─── Fragment tekstu ───
Dojechaliśmy do jakiejś warszawskiej stacji paliw, każdy się na swój sposób odświeżył i wypił kolejną pyszną kawę. W umówionym miejscu na rondzie Tybetu byliśmy 1,5 h przed sztafetą. Trzeba było czekać. W końcu gdy ostatnia grupa dotarła, zrobiliśmy sobie wspólną fotkę, tzn. zrobił ją jakiś wolontariusz WOŚPu, który ewidentnie był zaskoczony i wzruszony tym, że nas spotkał. Ruszyliśmy do studia TVN – wspólnie 3 grupy i starosta gnieźnieński, który dołączył do nas w Warszawie. W studio byliśmy ok. 22.00 czyli planowo – jak w szwajcarskim zegarku. W środku było gorąco, nie tylko przez ogrzewanie, ale i panującą tam atmosferę. Udzielało się wszystkim. Samo studio, szybkość prowadzenia programu i jego otoczka zrobiły na nas ogromne wrażenie. Cieszyliśmy się jak dzieciaki, że możemy w tym uczestniczyć, być w sercu tego WOŚPowego serduszka. W naszej biegowej zrzutce było ponad 10 tysięcy złotych. Weszliśmy na antenę o 23.17, czyli o tej godzinie, o której mieliśmy wejść. Szok. Żeby każdy był tak punktualny, jak Jurek Owsiak. Skakaliśmy, krzyczeliśmy i cieszyliśmy się z tego, że tam jesteśmy tak głośno, że nikt nie usłyszał, jak Heniu mówiąc o kwocie zebranej przez Gniezno jorgnął się o jedno zero. I nie to po przecinku. Audycja to była chwila, ale nikt z nas jej nie zapomni. Pożegnaliśmy się, wyszliśmy ze studia i zamówiliśmy ubera, żeby dojechać do ronda Tybetu. No nie… Oczywiście, że nie. Pobiegliśmy. Z ronda Tybetu ruszyliśmy busem po północy. Po drodze był pitstop w MacDonalds. Nikt nie miał odwagi zamówić żarcia, w końcu sami sportowcy, ale jak jeden wziął zestaw, to okazało się, że wszyscy głodni. W domu byliśmy szybko, bo Krzysztof sprawnie nas dowiózł.
───
Przełóż na język angielski to zdanie z relacji o wizycie w studiu TVN: „Weszliśmy na antenę o 23.17, czyli o tej godzinie, o której mieliśmy wejść.” Opieraj się wyłącznie na powyższym tekście.
─── Wyciąg z danych ───
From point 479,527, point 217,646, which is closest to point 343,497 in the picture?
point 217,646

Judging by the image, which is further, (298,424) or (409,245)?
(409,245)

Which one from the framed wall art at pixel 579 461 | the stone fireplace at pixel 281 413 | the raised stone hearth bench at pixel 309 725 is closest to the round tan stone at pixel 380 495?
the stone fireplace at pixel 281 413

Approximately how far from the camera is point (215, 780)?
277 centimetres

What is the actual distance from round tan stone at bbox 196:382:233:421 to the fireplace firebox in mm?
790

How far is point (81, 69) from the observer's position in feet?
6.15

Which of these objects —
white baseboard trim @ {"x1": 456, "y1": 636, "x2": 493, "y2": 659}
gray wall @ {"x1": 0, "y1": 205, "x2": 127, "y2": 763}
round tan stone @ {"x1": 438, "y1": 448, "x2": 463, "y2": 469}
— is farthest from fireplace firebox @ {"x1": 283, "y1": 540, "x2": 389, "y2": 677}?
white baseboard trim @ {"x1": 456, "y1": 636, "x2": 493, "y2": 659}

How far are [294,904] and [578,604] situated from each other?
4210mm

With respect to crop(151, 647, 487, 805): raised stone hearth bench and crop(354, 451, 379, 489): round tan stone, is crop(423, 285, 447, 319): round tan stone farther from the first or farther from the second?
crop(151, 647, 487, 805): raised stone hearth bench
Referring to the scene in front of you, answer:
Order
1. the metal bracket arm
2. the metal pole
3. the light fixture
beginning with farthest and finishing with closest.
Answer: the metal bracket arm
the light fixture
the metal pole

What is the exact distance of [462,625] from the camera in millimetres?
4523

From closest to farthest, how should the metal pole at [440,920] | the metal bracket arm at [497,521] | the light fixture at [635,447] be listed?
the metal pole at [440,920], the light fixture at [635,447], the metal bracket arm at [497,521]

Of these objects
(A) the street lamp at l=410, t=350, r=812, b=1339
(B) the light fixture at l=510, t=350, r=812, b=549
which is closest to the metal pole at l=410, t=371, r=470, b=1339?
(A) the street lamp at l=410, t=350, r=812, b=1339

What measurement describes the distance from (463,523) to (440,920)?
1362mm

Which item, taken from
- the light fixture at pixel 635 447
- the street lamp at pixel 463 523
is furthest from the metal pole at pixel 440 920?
───
* _Odpowiedź_:
We went on air at 23:17, which was exactly the time we were supposed to go on.